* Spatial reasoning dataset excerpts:
##############################
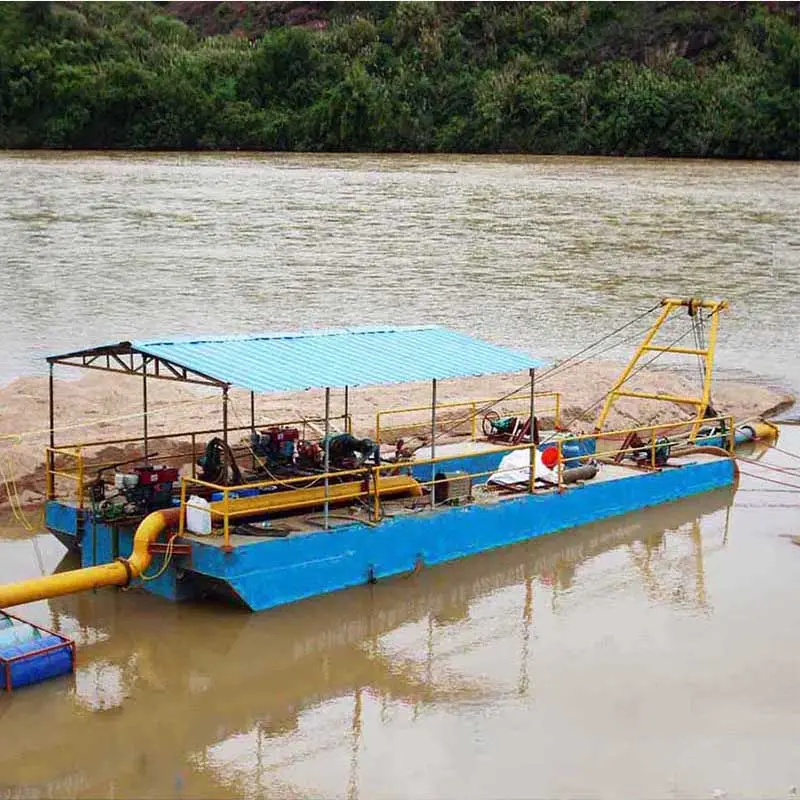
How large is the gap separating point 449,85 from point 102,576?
62.5 metres

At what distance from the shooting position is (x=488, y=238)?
4047 centimetres

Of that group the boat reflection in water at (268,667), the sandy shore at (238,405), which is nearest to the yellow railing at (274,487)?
the boat reflection in water at (268,667)

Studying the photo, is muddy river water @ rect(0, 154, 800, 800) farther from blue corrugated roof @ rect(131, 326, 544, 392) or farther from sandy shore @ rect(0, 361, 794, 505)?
blue corrugated roof @ rect(131, 326, 544, 392)

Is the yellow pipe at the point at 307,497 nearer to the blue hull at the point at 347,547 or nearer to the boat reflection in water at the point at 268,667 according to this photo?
the blue hull at the point at 347,547

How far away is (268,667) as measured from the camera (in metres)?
10.9

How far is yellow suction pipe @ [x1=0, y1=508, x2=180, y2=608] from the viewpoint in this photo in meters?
##############################
* What you will do:
Apart from the pictures, the entries above are to be repeated in full and exactly.

* Task result:
How large is the gap separating point 449,85 from point 102,576?
62.5 metres

At what distance from the shooting position is (x=488, y=238)?
4047 centimetres

Of that group the boat reflection in water at (268,667), the sandy shore at (238,405), which is nearest to the yellow railing at (274,487)?
the boat reflection in water at (268,667)

Studying the photo, is muddy river water @ rect(0, 154, 800, 800) farther from blue corrugated roof @ rect(131, 326, 544, 392) or farther from sandy shore @ rect(0, 361, 794, 505)?
blue corrugated roof @ rect(131, 326, 544, 392)

Is the yellow pipe at the point at 307,497 nearer to the blue hull at the point at 347,547 or nearer to the boat reflection in water at the point at 268,667 according to this photo?
the blue hull at the point at 347,547

How far away is (268,667) as measured from the camera (in metres)?
10.9

How far is yellow suction pipe @ [x1=0, y1=508, x2=180, y2=608] from the viewpoint in this photo in meters?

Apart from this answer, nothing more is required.